Harding’s manuscript has been cited over 2,750 times, and on the 30th anniversary of his discovery of exosomes, he was invited to author a retrospective in the Journal of Cell Biology on their discovery and importance. His research in recent years has included seminal publications in immunology in the areas of antigen processing and MHC function, and later, in immune evasion mechanisms in tuberculosis.

“Cliff has built his department into the 10th-best funded pathology department in the U.S.,” Gerson said. “He led our flagship MD/PhD-granting Medical Scientist Training Program for a generation of students, which remains one of the largest and most successful programs in the country. He also founded the Clinical and Translational Scientist Training Program through the CTSA, and its TL1 research training grant, providing comprehensive training for physicians, nurses, and dentists focusing on clinical and translational research.” 

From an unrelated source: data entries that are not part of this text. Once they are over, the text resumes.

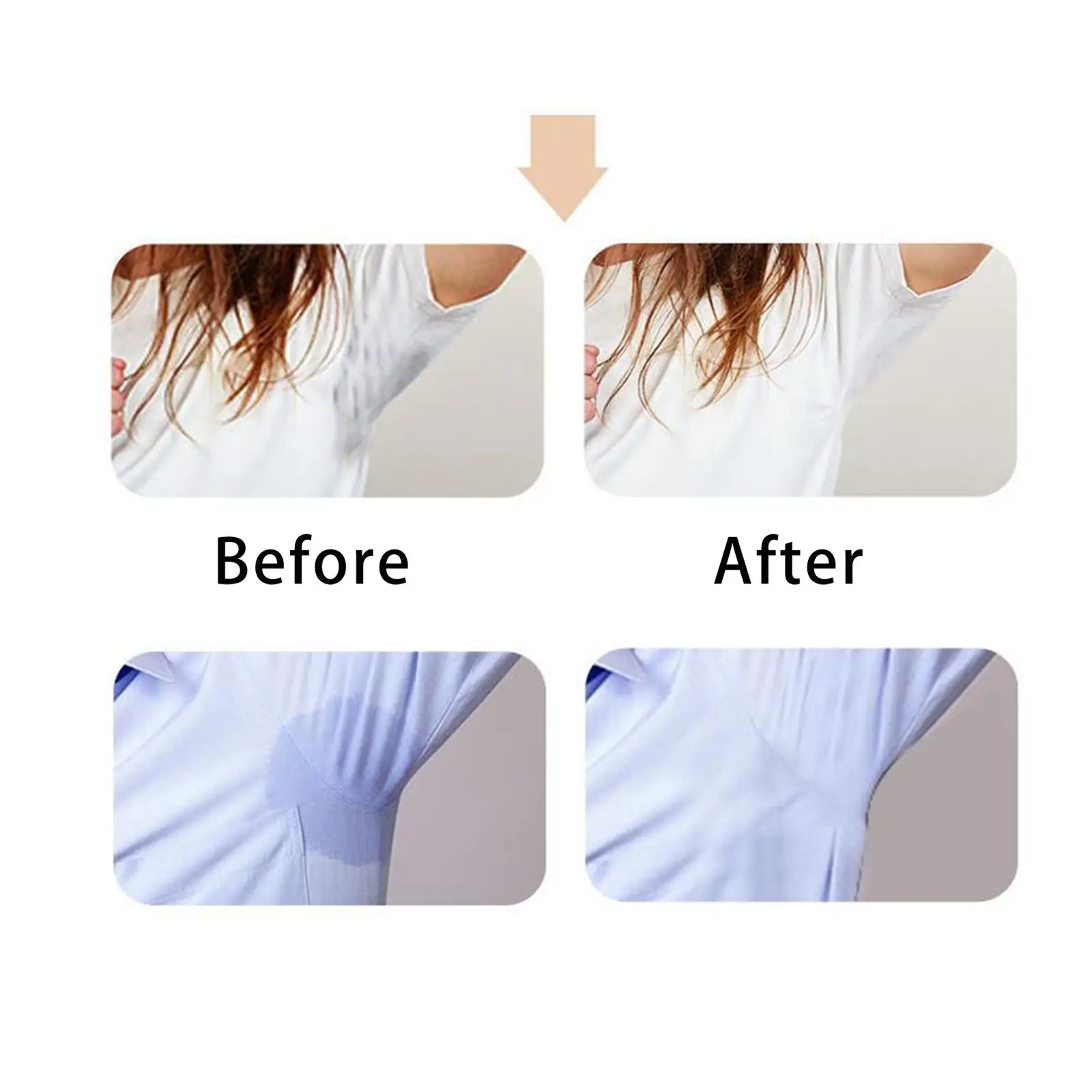 20Pcs Underarm Sweat Pads Stong Absorbent Keep Dry Antiperspirant Sticker
20Pcs Underarm Sweat Pads Stong Absorbent Keep Dry Antiperspirant Sticker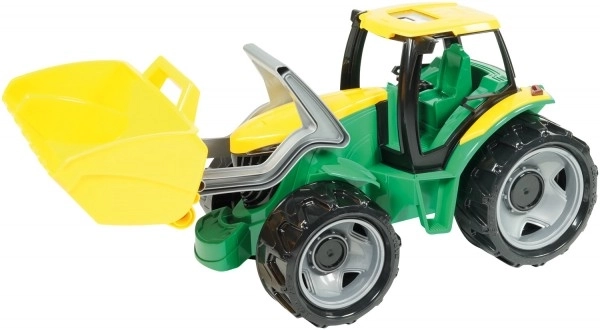 Otroški traktor z žlico Zeleno-Rumeni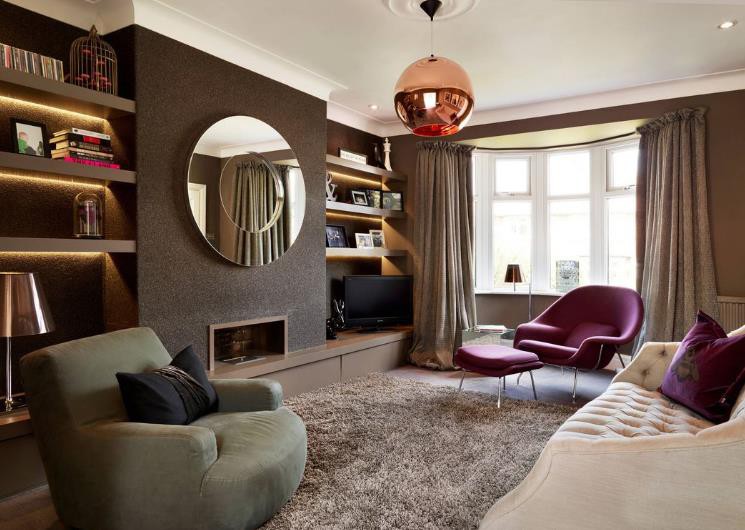 10 ý tưởng biến hóa phòng khách rộng không ngờ - Ảnh 9. 10 ý tưởng biến hóa phòng khách rộng không ngờ - Ảnh 9.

Discover more about Harding in this week’s five questions.

1. What was the last book you read? 

Although I don’t have much free time, I’m usually reading several books concurrently. One of the books I’m currently reading is Who We Are and How We Got Here: Ancient DNA and the New Science of the Human Past by David Reich. It’s about ancient DNA and using human genetic sequences to trace prehistoric migrations of humans. I’m also reading Steven Pinker’s The Better Angels of our Nature, a wide-ranging treatise about the reduction of violence in human societies over millennia. 

2. When you were younger, what did you want to be when you grew up? 

I’ve always wanted to be a scientist, and the academic setting appealed to me. My mother earned her PhD in 1948 and was a published researcher in developmental biology during an era where women weren’t welcomed into scientific careers. My dad was a cell biologist and ophthalmology researcher. Fun fact: My maternal grandmother was also an educator and was dean of the College for Women at Western Reserve University from 1912 to 1914, and my grandfather was on the faculty here in classics at that time. 

My parents didn’t push me into science; I came to it on my own, but of course I was influenced by science in the family. At first, I wanted to be a physicist, but switched to neurobiology in college and my early graduate schoolwork, then to cell biology for my PhD, and to pathology and immunology during my residency and postdoctoral training. 

3.    If you could have a superpower, what would it be? 

I would like to have the superpower to bring people with opposing viewpoints together to agree on rational compromises. We are living in an increasingly polarized society. I’d like to be “The Convincer” of compromise and common agreement.

4.    Who has had the greatest influence on you? 

Both my parents influenced me greatly, as has my wife, Mina Chung, who is an NIH-funded cardiologist and researcher at Cleveland Clinic. Scientifically, I was influenced by three important mentors: Philip Stahl, John Heuser and Emil Unanue. At Case Western Reserve, I have had many great collaborators in both research, especially Henry Boom, chief of the Division of Infectious Diseases and HIV medicine, and in research education programs, particularly George Dubyak and Derek Abbott.

5.   What’s your favorite thing about Case Western Reserve?

The people here—students, faculty and staff—are inspirational. The atmosphere at the school is very special, nurturing collegial and collaborative relationships. In the programs I have helped to develop, I’ve had the pleasure of working with exceptional colleagues and trainees.